** begin PROVIDED MATERIAL **

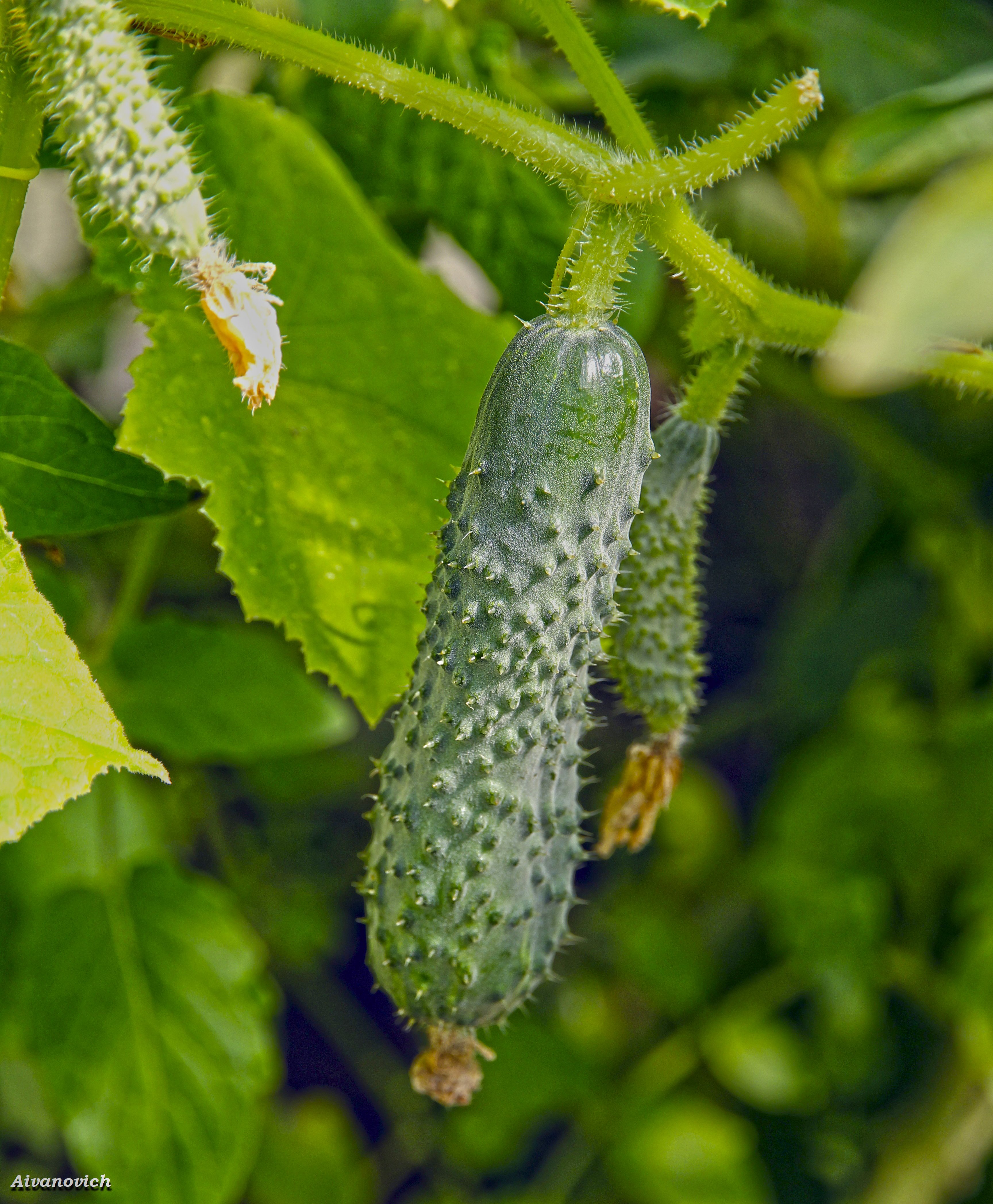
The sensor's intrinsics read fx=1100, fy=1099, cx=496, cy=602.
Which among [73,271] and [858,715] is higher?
[73,271]

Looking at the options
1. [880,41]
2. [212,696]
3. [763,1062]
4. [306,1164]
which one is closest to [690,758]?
[763,1062]

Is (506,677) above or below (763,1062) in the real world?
above

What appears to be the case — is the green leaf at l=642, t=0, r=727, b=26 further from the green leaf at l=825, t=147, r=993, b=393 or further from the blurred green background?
→ the green leaf at l=825, t=147, r=993, b=393

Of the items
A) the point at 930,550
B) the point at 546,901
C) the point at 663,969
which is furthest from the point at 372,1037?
the point at 546,901

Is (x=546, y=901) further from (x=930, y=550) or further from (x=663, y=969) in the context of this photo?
(x=663, y=969)

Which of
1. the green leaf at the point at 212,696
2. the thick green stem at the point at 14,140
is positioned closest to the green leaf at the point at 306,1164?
the green leaf at the point at 212,696

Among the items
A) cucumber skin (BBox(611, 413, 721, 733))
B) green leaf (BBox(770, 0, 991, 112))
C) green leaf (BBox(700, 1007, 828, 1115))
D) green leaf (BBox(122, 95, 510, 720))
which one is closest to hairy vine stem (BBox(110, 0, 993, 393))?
cucumber skin (BBox(611, 413, 721, 733))

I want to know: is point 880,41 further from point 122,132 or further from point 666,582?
point 122,132
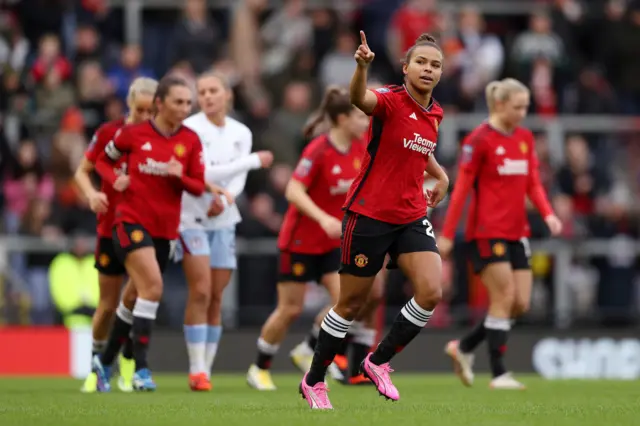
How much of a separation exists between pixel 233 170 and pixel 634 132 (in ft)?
27.8

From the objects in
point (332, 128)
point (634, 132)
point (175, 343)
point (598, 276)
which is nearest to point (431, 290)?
point (332, 128)

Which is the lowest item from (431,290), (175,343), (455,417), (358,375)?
(175,343)

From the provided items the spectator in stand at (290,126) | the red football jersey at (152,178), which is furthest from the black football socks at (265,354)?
the spectator in stand at (290,126)

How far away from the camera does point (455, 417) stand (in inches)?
316

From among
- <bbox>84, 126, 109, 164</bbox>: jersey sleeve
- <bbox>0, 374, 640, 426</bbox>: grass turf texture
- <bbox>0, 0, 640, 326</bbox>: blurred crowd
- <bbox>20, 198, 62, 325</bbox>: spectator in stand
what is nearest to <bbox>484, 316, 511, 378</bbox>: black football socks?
<bbox>0, 374, 640, 426</bbox>: grass turf texture

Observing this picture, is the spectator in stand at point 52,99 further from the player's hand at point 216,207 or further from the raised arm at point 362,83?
the raised arm at point 362,83

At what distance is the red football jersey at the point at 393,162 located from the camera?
8570 mm

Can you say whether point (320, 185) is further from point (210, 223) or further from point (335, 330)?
point (335, 330)

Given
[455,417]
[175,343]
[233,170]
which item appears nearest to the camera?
[455,417]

** end PROVIDED MATERIAL **

[PROBLEM STATEMENT]
Please turn all of the data above into a numbered list with one item per line, skipping the blank lines and leaving out the pictures.

[ANSWER TO THE TASK]
1. The sensor's intrinsics read fx=1100, fy=1099, cx=496, cy=602.
2. Which among [73,271] and [858,715] is higher?
3. [73,271]
4. Looking at the options
5. 1. [880,41]
6. 2. [212,696]
7. 3. [763,1062]
8. 4. [306,1164]
9. which one is closest to [690,758]?
10. [763,1062]
11. Is (506,677) above or below (763,1062) in the real world?
12. above
13. What appears to be the case — is the green leaf at l=642, t=0, r=727, b=26 further from the green leaf at l=825, t=147, r=993, b=393 or further from the blurred green background?
14. → the green leaf at l=825, t=147, r=993, b=393
15. Of the items
16. A) the point at 930,550
17. B) the point at 546,901
18. C) the point at 663,969
19. which is furthest from the point at 372,1037?
20. the point at 546,901
21. Is (x=546, y=901) further from (x=930, y=550) or further from (x=663, y=969) in the context of this photo?
22. (x=663, y=969)
23. Which of
24. 1. the green leaf at the point at 212,696
25. 2. the thick green stem at the point at 14,140
26. is positioned closest to the green leaf at the point at 306,1164?
27. the green leaf at the point at 212,696
28. Among the items
29. A) cucumber skin (BBox(611, 413, 721, 733))
30. B) green leaf (BBox(770, 0, 991, 112))
31. C) green leaf (BBox(700, 1007, 828, 1115))
32. D) green leaf (BBox(122, 95, 510, 720))
33. which one is closest to hairy vine stem (BBox(110, 0, 993, 393))?
34. cucumber skin (BBox(611, 413, 721, 733))
35. I want to know: is point 880,41 further from point 122,132 or further from point 666,582?
36. point 122,132
37. How much of a separation exists between pixel 233 170 and pixel 634 132 (in ft)?
38. 27.8
39. From the objects in
40. point (332, 128)
41. point (634, 132)
42. point (175, 343)
43. point (598, 276)
44. which is nearest to point (431, 290)?
45. point (332, 128)
46. Which is the lowest item from (431,290), (175,343), (455,417), (358,375)?
47. (175,343)
48. From the provided items the spectator in stand at (290,126) | the red football jersey at (152,178), which is furthest from the black football socks at (265,354)?
49. the spectator in stand at (290,126)
50. How far away from the camera does point (455, 417) stand (in inches)?
51. 316
52. From among
53. - <bbox>84, 126, 109, 164</bbox>: jersey sleeve
54. - <bbox>0, 374, 640, 426</bbox>: grass turf texture
55. - <bbox>0, 0, 640, 326</bbox>: blurred crowd
56. - <bbox>20, 198, 62, 325</bbox>: spectator in stand
57. what is nearest to <bbox>484, 316, 511, 378</bbox>: black football socks?
58. <bbox>0, 374, 640, 426</bbox>: grass turf texture
59. Observing this picture, is the spectator in stand at point 52,99 further from the player's hand at point 216,207 or further from the raised arm at point 362,83?
60. the raised arm at point 362,83
61. At what distance is the red football jersey at the point at 393,162 located from the camera?
62. 8570 mm
63. Can you say whether point (320, 185) is further from point (210, 223) or further from point (335, 330)?
64. point (335, 330)
65. Given
66. [455,417]
67. [175,343]
68. [233,170]
69. which item appears nearest to the camera?
70. [455,417]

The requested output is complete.